行先の都道府県市区町が分かれば一番早く行けるルートを瞬時に調べて料金算出も鉄道ファンの特性で早いため、長距離の出張は何故か自分が担当するようになり、年々出張利用としての寝台列車乗車の機会が大幅に増えてしまったが本件に付いては2019年11月29日のブログ「夜行列車での出張について」に詳しく書いたのでそちらを見て頂くとして就職しても夜行列車をきっかけに様々な人と出会えて楽しい行路である。ある時は同じ趣味の同士と出会ったり、またある日は将来の嫁さんとなる人とも夜行列車の車内で会う事ができたのである。

 

1984年5月4日に青森から乗った寝台特急ゆうづる4号」で乗り合わせ偶々同じ寝台区画で一緒になり(僕も彼女も下段)一緒に夕飯の弁当を食べたのがきっかけで彼女が旅好きなのを功を奏して更に夜行列車の旅も好きという事を聞きだして押しの一手で付き合い始めて翌年には「銀河」で京都へ行き、観光見物して大阪移動後に「日本海」で北東北へ観光旅行へ行くマニアックな旅を行い、交際期間1年で結婚。単に夜行列車が好きという理由だけでなくてコミュニケーション能力などでも選ばれたのだろうが仕事で好きな夜行列車に会社の金で乗れて好きな夜行列車内で生涯の伴侶とも出会えた。

 

たかがブルートレイン、されどブルートレイン、僕の人生の岐路にはいつもブルートレインが走っており、まさに人生の縮図であった。僕の人生の多くにブルートレインが走っており、お陰で楽しくもあり、この齢になるまで鉄道が好きでいられたのはブルートレインを含む夜行列車全般の浪漫や想いがあったからに違いない。
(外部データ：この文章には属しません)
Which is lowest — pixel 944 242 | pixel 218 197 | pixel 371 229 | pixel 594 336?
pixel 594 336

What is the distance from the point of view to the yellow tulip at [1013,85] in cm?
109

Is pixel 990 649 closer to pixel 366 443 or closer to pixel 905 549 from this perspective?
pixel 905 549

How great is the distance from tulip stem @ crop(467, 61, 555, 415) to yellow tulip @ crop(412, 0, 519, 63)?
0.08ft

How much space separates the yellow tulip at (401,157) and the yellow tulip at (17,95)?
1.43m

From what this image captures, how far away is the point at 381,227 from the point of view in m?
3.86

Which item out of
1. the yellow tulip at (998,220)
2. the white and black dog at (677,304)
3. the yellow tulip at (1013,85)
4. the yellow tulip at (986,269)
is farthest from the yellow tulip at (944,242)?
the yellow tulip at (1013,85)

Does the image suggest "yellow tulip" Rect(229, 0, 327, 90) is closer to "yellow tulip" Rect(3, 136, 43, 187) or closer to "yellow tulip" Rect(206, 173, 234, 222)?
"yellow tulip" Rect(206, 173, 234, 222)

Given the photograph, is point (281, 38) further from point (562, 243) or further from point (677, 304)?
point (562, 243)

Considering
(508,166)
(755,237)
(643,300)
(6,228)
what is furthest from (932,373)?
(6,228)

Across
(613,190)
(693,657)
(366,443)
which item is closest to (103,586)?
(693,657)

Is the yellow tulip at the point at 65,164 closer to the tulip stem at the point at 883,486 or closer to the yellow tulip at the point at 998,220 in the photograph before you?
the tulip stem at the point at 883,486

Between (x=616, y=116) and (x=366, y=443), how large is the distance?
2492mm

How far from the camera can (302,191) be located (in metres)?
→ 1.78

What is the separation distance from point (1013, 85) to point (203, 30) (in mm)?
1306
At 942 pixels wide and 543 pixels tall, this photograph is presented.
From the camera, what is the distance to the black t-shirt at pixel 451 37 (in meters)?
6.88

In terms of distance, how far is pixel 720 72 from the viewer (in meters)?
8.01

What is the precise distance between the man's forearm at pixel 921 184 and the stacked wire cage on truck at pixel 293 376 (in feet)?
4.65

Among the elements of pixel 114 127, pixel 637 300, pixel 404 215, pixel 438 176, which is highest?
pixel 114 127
しかし計算外だった事が1件ある・・・それは僕が60歳を迎える前にブルートレインが全て廃止になって夜行列車も急速に消えたので僕の老後の楽しみが無くなってしまった事だ。しかし自分が40代や50代の頃にフルムーン夫婦グリーンパスで「北斗星」のデュエットなどに数え切れないほど乗って来たから悔いはないけどね。

 

このブログがアップされた1ヶ月半後に僕は64歳になる。今回のブログでは子供の時に初めてブルートレインに出会ってから学生時代、そして社会人になって結婚した頃までを夜行列車想いに被して人生の想いなどを書いてみた。来週の後編ではブルートレインと夜行列車についてもう少し掘り下げて書いてみたい。(えっ、長い?)